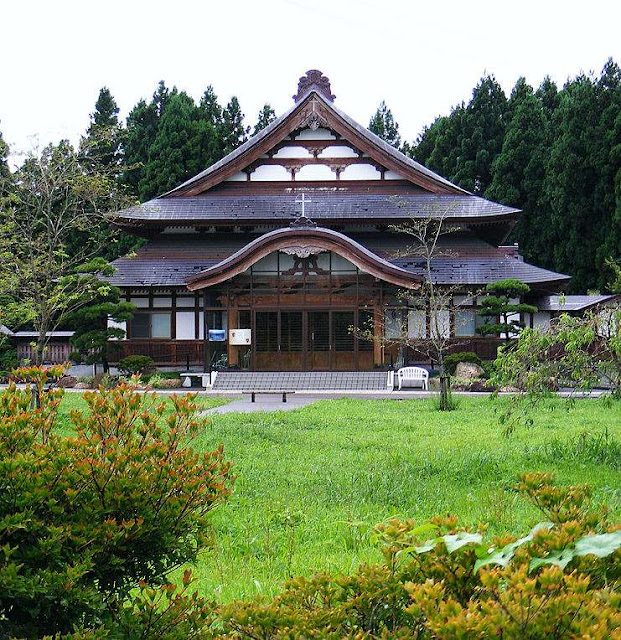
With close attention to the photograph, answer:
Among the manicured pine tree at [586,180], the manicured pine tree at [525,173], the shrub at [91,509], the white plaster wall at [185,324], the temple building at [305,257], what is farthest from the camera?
the manicured pine tree at [525,173]

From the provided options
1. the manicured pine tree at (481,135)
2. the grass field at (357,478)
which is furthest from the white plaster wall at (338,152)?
the manicured pine tree at (481,135)

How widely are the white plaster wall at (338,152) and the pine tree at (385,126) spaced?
87.8 feet

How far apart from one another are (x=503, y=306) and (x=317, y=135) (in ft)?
35.5

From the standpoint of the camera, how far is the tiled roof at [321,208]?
28.8m

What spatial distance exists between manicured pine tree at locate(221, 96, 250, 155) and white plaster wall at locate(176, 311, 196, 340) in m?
24.9

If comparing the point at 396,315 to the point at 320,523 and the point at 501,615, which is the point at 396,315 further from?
the point at 501,615

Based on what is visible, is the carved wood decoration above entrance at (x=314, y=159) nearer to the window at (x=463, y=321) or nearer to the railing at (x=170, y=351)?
the window at (x=463, y=321)

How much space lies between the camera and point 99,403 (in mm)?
3480

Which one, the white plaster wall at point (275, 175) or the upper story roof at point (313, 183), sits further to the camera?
the white plaster wall at point (275, 175)

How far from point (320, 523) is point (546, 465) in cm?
394

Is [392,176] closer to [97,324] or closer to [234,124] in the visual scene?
[97,324]

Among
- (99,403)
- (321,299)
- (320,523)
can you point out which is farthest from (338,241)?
(99,403)

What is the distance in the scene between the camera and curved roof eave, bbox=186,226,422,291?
25.7m

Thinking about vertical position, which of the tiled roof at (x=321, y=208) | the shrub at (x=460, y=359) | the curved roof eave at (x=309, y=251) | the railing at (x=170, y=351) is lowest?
the shrub at (x=460, y=359)
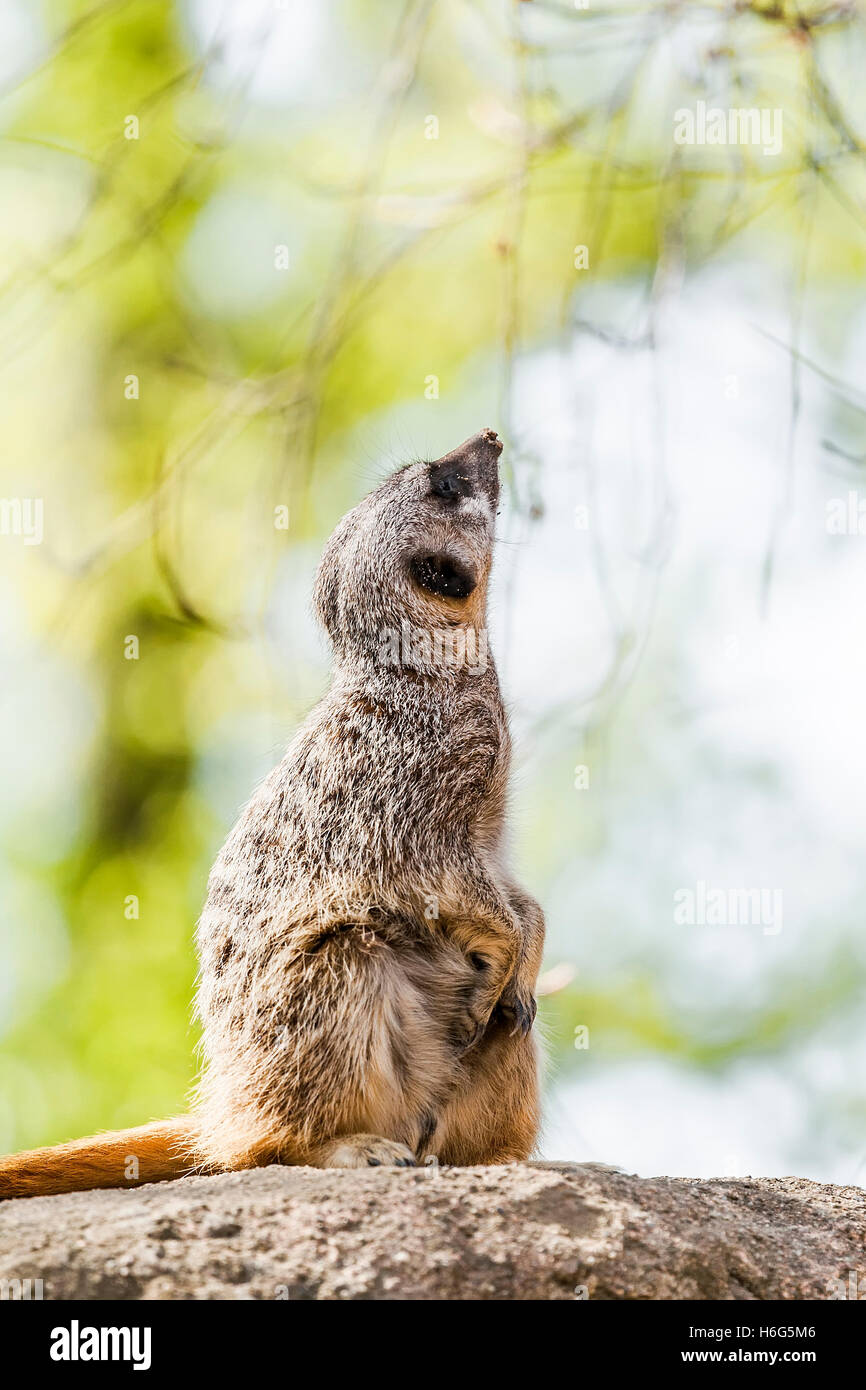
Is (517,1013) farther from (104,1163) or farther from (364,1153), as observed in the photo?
(104,1163)

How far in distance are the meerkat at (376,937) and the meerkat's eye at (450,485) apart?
0.56 ft

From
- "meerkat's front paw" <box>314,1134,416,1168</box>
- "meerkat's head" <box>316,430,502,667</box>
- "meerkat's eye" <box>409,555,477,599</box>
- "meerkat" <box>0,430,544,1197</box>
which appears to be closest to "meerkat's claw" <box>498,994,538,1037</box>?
"meerkat" <box>0,430,544,1197</box>

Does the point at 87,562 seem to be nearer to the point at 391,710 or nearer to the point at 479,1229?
the point at 391,710

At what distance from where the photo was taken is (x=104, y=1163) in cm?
386

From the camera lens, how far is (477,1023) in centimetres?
410

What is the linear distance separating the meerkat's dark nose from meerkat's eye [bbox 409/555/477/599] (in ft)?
1.09

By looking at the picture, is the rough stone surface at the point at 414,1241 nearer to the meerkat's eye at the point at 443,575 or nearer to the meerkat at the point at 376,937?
the meerkat at the point at 376,937

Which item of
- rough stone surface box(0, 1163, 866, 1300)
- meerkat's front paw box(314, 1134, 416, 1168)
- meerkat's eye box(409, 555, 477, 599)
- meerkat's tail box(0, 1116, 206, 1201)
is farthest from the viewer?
meerkat's eye box(409, 555, 477, 599)

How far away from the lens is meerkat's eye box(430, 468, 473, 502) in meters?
4.82

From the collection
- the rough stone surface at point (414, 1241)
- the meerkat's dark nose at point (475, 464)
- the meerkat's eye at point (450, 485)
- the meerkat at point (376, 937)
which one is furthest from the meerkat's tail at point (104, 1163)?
the meerkat's dark nose at point (475, 464)

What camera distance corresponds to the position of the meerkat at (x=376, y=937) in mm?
3893
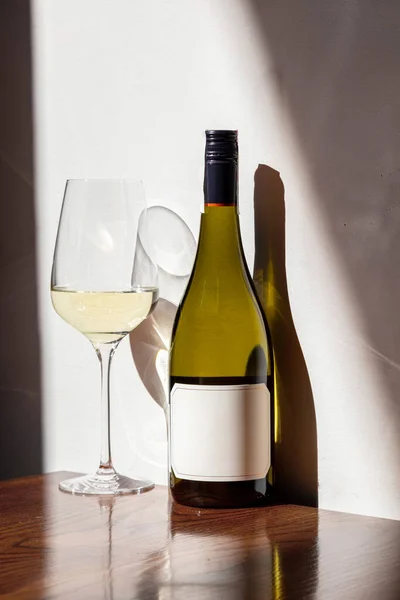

————————

Aim of the task:
Reproduce the stretch from the start of the records through the line containing "Among the manicured", swapping "photograph" for "image" and keeping all else unchanged. Leave out the pictures.

Output of the exercise:
With close attention to the image, answer:
Among the manicured pine tree at [586,180], the manicured pine tree at [525,173], the shrub at [91,509], the white plaster wall at [185,324], the temple building at [305,257], what is farthest from the camera?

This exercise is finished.